14. Bland-Altman plot

import numpy as np
import pingouin as pg
np.random.seed(123)
mean, cov = [10, 11], [[1, 0.8], [0.8, 1]]
x, y = np.random.multivariate_normal(mean, cov, 30).T
ax = pg.plot_blandaltman(x, y)
_images/index-2.png

15. Plot achieved power of a paired T-test

Plot the curve of achieved power given the effect size (Cohen d) and the sample size of a paired T-test.

import matplotlib.pyplot as plt
import seaborn as sns
import pingouin as pg
import numpy as np
sns.set(style='ticks', context='notebook', font_scale=1.2)
d = 0.5  # Fixed effect size
n = np.arange(5, 80, 5)  # Incrementing sample size
# Compute the achieved power
pwr = pg.power_ttest(d=d, n=n, contrast='paired', tail='two-sided')
# Start the plot
plt.plot(n, pwr, 'ko-.')
plt.axhline(0.8, color='r', ls=':')
plt.xlabel('Sample size')
plt.ylabel('Power (1 - type II error)')
plt.title('Achieved power of a paired T-test')
sns.despine()
_images/index-3.png

16. Paired plot

import pingouin as pg
import numpy as np
df = pg.read_dataset('mixed_anova').query("Group == 'Meditation' and Time != 'January'")
ax = pg.plot_paired(data=df, dv='Scores', within='Time', subject='Subject', dpi=150)
ax.set_title("Effect of meditation on school performance")
_images/index-4.png

Development

Pingouin was created and is maintained by Raphael Vallat. Contributions are more than welcome so feel free to contact me, open an issue or submit a pull request!

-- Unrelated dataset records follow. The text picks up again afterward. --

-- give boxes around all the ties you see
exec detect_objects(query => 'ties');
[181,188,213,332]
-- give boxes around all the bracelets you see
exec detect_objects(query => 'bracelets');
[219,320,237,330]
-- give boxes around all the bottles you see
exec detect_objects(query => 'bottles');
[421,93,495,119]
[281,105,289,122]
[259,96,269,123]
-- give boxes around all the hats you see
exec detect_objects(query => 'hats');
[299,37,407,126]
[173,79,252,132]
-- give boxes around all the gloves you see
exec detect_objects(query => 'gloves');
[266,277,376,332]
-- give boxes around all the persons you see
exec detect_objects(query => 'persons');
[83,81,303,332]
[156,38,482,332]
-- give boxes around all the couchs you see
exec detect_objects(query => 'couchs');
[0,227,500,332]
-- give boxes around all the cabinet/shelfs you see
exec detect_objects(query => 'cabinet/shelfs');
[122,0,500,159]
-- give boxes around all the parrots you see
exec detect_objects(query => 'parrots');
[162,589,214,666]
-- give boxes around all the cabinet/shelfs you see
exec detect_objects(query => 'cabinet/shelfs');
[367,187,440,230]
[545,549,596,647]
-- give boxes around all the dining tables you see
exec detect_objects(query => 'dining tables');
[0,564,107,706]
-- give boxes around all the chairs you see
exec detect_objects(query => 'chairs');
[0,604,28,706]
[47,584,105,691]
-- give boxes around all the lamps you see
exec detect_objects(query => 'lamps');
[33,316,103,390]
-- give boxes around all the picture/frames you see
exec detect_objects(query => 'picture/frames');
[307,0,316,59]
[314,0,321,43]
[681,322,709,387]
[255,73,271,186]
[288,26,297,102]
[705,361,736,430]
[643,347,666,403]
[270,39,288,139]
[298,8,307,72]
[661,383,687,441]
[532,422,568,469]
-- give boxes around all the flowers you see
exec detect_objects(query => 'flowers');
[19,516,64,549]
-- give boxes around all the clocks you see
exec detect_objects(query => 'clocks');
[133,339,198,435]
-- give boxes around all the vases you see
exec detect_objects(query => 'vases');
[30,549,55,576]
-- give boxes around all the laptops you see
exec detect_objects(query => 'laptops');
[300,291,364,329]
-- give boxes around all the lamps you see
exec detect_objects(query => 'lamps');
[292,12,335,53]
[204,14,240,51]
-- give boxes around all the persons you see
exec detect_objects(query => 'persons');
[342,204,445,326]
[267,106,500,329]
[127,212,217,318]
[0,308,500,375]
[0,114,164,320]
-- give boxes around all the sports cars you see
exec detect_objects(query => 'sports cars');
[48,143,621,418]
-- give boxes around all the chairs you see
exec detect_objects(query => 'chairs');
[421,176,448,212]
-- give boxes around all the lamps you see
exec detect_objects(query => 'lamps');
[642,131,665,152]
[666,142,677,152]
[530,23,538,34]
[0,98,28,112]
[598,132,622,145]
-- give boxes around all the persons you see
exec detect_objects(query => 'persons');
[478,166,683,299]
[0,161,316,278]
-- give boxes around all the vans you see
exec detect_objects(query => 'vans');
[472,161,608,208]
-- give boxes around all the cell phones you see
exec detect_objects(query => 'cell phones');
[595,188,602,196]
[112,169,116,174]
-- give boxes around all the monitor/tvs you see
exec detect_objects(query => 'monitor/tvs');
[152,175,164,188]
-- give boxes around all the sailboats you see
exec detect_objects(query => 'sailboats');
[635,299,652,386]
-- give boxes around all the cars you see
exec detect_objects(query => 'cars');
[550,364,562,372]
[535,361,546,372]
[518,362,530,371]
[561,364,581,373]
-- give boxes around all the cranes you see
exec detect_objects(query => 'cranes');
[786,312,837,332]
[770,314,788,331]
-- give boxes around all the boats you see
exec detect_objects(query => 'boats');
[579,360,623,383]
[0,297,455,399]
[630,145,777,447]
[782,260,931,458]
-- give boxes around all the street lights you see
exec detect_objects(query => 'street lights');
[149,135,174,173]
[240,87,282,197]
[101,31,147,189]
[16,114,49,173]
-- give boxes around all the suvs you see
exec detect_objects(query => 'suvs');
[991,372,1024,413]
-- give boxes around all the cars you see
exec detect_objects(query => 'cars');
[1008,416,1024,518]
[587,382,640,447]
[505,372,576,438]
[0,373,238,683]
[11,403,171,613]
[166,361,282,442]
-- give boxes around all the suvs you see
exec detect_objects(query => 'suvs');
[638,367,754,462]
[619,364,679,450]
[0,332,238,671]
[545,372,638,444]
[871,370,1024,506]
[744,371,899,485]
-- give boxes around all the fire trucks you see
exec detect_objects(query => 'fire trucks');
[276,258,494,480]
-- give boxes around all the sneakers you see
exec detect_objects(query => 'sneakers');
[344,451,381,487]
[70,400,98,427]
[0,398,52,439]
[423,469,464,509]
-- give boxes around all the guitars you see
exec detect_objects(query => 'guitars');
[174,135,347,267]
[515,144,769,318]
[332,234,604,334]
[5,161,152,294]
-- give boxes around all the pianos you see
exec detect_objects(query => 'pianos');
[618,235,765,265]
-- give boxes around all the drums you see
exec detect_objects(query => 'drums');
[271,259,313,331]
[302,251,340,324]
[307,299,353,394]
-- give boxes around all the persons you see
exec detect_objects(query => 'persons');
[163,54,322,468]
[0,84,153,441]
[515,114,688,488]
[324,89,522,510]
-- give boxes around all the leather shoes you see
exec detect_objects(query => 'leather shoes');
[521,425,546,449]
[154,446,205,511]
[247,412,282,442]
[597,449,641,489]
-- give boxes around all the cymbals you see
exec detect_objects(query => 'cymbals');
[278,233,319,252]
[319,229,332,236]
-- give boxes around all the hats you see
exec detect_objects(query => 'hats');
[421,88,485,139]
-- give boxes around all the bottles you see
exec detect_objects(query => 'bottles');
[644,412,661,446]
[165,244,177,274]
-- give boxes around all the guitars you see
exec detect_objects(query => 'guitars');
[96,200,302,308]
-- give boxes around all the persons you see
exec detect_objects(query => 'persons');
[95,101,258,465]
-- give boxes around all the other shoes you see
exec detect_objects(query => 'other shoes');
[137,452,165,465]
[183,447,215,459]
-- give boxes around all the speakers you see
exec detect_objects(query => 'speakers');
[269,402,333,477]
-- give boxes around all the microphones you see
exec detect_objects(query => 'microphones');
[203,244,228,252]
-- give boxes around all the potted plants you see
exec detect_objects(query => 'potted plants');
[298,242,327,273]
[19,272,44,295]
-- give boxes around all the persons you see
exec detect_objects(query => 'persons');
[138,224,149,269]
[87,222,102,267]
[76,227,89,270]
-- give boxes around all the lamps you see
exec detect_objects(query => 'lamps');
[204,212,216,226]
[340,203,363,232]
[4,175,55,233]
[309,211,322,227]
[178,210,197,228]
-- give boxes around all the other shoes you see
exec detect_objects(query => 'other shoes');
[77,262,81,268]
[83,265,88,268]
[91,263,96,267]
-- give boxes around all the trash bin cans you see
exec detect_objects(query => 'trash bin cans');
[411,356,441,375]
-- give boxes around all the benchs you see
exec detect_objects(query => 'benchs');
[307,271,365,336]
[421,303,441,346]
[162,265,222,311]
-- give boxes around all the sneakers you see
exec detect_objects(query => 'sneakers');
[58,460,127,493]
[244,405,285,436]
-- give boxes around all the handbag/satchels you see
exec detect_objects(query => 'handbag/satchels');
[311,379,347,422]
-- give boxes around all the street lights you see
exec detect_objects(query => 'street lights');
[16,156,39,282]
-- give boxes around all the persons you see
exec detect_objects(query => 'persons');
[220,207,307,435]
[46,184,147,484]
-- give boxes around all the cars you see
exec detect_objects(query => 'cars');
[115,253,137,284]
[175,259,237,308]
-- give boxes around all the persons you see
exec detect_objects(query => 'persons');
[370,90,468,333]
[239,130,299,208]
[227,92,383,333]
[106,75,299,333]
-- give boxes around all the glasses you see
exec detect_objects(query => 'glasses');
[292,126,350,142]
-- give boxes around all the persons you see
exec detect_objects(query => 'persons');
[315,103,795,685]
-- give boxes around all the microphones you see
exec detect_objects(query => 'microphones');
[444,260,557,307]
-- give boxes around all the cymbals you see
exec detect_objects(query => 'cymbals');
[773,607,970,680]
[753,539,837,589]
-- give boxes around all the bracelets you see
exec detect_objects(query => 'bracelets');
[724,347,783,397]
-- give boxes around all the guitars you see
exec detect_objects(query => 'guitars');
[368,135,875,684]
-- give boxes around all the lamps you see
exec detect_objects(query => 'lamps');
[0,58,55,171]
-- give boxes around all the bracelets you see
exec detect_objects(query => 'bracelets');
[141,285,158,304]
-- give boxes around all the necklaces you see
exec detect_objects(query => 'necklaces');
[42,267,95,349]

To see the code or report a bug, please visit the GitHub repository.

Note that this program is provided with NO WARRANTY OF ANY KIND. If you can, always double check the results with another statistical software.

Contributors

How to cite Pingouin?

If you want to cite Pingouin, please use the publication in JOSS:

Vallat, R. (2018). Pingouin: statistics in Python. Journal of Open Source Software, 3(31), 1026, https://doi.org/10.21105/joss.01026

@ARTICLE{Vallat2018,
  title    = "Pingouin: statistics in Python",
  author   = "Vallat, Raphael",
  journal  = "The Journal of Open Source Software",
  volume   =  3,
  number   =  31,
  pages    = "1026",
  month    =  nov,
  year     =  2018
}

Acknowledgement

Several functions of Pingouin were inspired from R or Matlab toolboxes, including:

I am also grateful to Charles Zaiontz and his website www.real-statistics.com which has been useful to understand the practical implementation of several functions.